_TASK TO COMPLETE_. Every record is to be returned as written, with no omissions.

[Collected data]
----------
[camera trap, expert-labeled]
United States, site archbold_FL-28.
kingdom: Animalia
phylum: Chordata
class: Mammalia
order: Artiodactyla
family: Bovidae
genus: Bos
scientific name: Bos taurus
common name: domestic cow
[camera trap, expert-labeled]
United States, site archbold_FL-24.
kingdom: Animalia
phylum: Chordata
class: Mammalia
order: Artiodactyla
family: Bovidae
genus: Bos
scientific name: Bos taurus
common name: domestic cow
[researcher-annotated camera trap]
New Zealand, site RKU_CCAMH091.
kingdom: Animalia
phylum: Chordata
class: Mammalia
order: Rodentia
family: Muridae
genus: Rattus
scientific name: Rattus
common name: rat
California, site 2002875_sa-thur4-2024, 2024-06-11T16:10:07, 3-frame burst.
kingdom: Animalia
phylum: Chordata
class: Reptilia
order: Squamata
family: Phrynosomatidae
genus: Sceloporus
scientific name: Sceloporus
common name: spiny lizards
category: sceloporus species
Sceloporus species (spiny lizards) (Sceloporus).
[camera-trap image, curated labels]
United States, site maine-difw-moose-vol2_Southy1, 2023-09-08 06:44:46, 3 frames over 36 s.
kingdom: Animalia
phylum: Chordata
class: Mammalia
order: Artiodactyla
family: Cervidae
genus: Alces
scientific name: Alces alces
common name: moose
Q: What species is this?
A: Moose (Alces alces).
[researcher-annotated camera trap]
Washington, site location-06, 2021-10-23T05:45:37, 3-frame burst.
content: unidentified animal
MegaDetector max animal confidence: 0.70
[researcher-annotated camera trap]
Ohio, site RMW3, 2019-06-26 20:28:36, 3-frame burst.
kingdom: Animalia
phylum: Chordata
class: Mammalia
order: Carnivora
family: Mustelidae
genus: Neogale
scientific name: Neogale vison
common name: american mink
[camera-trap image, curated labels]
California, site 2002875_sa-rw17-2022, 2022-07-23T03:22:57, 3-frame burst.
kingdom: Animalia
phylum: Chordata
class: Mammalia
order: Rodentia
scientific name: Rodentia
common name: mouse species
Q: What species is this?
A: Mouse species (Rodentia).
----------
_TASK SOLUTION_.
[camera trap, expert-labeled]
United States, site archbold_FL-28.
kingdom: Animalia
phylum: Chordata
class: Mammalia
order: Artiodactyla
family: Bovidae
genus: Bos
scientific name: Bos taurus
common name: domestic cow
[camera trap, expert-labeled]
United States, site archbold_FL-24.
kingdom: Animalia
phylum: Chordata
class: Mammalia
order: Artiodactyla
family: Bovidae
genus: Bos
scientific name: Bos taurus
common name: domestic cow
[researcher-annotated camera trap]
New Zealand, site RKU_CCAMH091.
kingdom: Animalia
phylum: Chordata
class: Mammalia
order: Rodentia
family: Muridae
genus: Rattus
scientific name: Rattus
common name: rat
California, site 2002875_sa-thur4-2024, 2024-06-11T16:10:07, 3-frame burst.
kingdom: Animalia
phylum: Chordata
class: Reptilia
order: Squamata
family: Phrynosomatidae
genus: Sceloporus
scientific name: Sceloporus
common name: spiny lizards
category: sceloporus species
Sceloporus species (spiny lizards) (Sceloporus).
[camera-trap image, curated labels]
United States, site maine-difw-moose-vol2_Southy1, 2023-09-08 06:44:46, 3 frames over 36 s.
kingdom: Animalia
phylum: Chordata
class: Mammalia
order: Artiodactyla
family: Cervidae
genus: Alces
scientific name: Alces alces
common name: moose
Q: What species is this?
A: Moose (Alces alces).
[researcher-annotated camera trap]
Washington, site location-06, 2021-10-23T05:45:37, 3-frame burst.
content: unidentified animal
MegaDetector max animal confidence: 0.70
[researcher-annotated camera trap]
Ohio, site RMW3, 2019-06-26 20:28:36, 3-frame burst.
kingdom: Animalia
phylum: Chordata
class: Mammalia
order: Carnivora
family: Mustelidae
genus: Neogale
scientific name: Neogale vison
common name: american mink
[camera-trap image, curated labels]
California, site 2002875_sa-rw17-2022, 2022-07-23T03:22:57, 3-frame burst.
kingdom: Animalia
phylum: Chordata
class: Mammalia
order: Rodentia
scientific name: Rodentia
common name: mouse species
Q: What species is this?
A: Mouse species (Rodentia).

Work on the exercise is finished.